Spin-orbit coupling and strong electronic correlations in cyclic molecules

TL;DR

This paper explores how spin-orbit coupling in cyclic molecules differs from atomic cases, especially in even-fold symmetric molecules, leading to large SOC effects and anisotropic exchange interactions in strongly correlated systems.

Contribution

It demonstrates that molecular spin-orbit coupling can be significantly large in cyclic molecules and influences magnetic interactions, expanding understanding beyond atomic SOC limitations.

Findings

SOC in odd-fold molecules is analogous to atomic SOC.

Even-fold molecules allow angular momentum states to be both raised and lowered.

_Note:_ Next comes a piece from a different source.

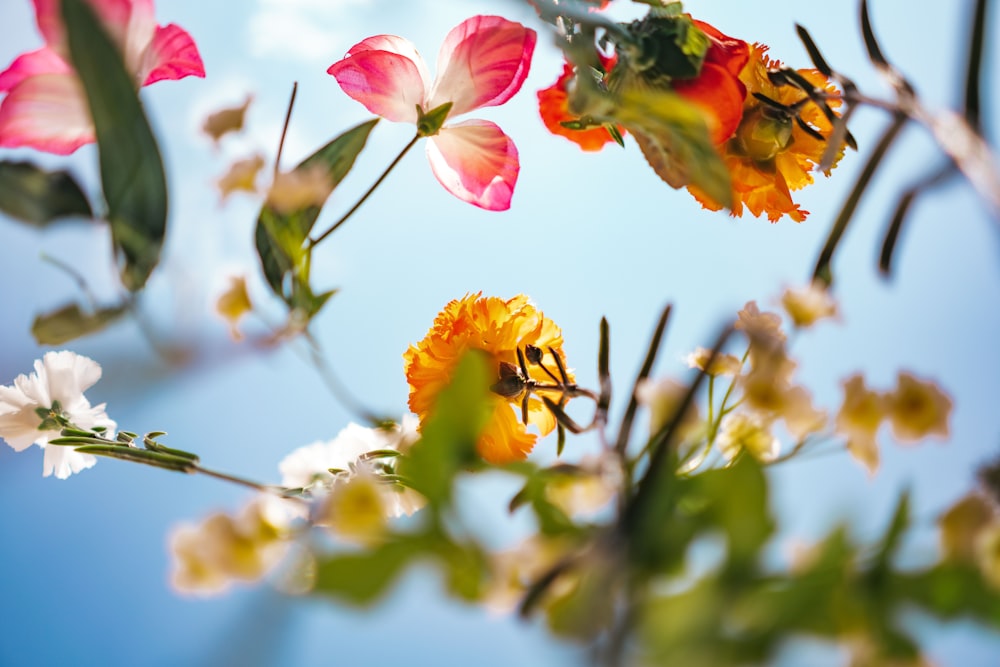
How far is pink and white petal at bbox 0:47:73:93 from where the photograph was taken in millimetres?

Strong correlations lead to anisotropic exchange interactions and compass Hamiltonians.

Abstract

In atoms spin-orbit coupling (SOC) cannot raise the angular momentum above a maximum value or lower it below a minimum. Here we show that this need not be the case in materials built from nanoscale structures including multi-nuclear coordination complexes, materials with decorated lattices, or atoms on surfaces. In such cyclic molecules the electronic spin couples to currents running around the molecule. For odd-fold symmetric molecules (e.g., odd membered rings) the SOC is highly analogous to the atomic case; but for even-fold symmetric molecules every angular momentum state can be both raised and lowered. These differences arise because for odd-fold symmetric molecules the maximum and minimum molecular orbital angular momentum states are time reversal conjugates, whereas for even-fold symmetric molecules they are aliases of the same single state. We show, from first principles calculations, that in suitable molecules this molecular SOC is large, compared to the energy differences between frontier molecular orbitals. Finally, we show that, when electronic correlations are strong, molecular SOC can cause highly anisotropic exchange interactions and discuss how this can lead to effective spin models with compass Hamiltonians.